As shown in Fig. 5, cordycepin significantly decreased both TNF-α and IL-1β protein levels in BPH-1 cells. Several investigations have indicated that cordycepin has an anti-inflammatory potential by suppressing the NF-κB signaling pathway, suggesting that cordycepin could be used as an anti-inflammatory agent in the treatment of inflammation-associated disorders. For example, cordycepin inhibits LPS-induced proinflammatory mediators and/or cytokines in RAW 264.7 macrophage (Kim et al., 2006) and BV2 microglial cell models (Jeong et al., 2010) by blocking NF-κB activation. Cordycepin also prevents LPS-induced airway neutrophilia in mice and effectively blocks LPS-induced expression of vascular adhesion molecule-1 in human lung epithelial cells (Kim et al., 2010). To date, there have been no studies of anti-inflammatory effects of cordycepin on BPH. This is the first study to show that anti-inflammatory effects of cordycepin in BPH-1 cell line.
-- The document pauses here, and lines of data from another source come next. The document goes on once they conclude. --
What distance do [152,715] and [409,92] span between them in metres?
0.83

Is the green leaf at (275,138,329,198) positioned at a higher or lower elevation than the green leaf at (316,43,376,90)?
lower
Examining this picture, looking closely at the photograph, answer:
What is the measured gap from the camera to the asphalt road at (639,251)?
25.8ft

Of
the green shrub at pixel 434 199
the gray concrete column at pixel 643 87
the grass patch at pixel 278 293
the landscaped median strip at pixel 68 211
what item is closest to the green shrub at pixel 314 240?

Taking advantage of the in vitro BPH model system, the present study demonstrated that autophagy is impaired/decreased in BPH-1 cells. The pathological conditions of BPH, such as high levels of BPH-related markers (AR, 5AR-2, and PSA), cell proliferation, cell cycle, and inflammation may be due in part to defective autophagy observed in BPH-1 cells. Treatment with 100 μM cordycepin sufficiently elevated autophagy flux in autophagy-impaired BPH-1 cells. Cordycepin significantly decreased AR, 5AR-2, and PSA mRNA expression levels, cell proliferation rates, and the markers proteins of both cell cycle and inflammation in BPH-1 cells. These positive effects of cordycepin appear to occur via AMPK-mTOR-dependent autophagy signaling mechanism. This study suggests that cordycepin is a potent autophagy activator and may be an excellent agent for the treatment of BPH and other autophagy-impaired diseases and activating autophagy flux in the prostate with BPH may be a promising potential strategy for BPH treatment and prevention of BPH development.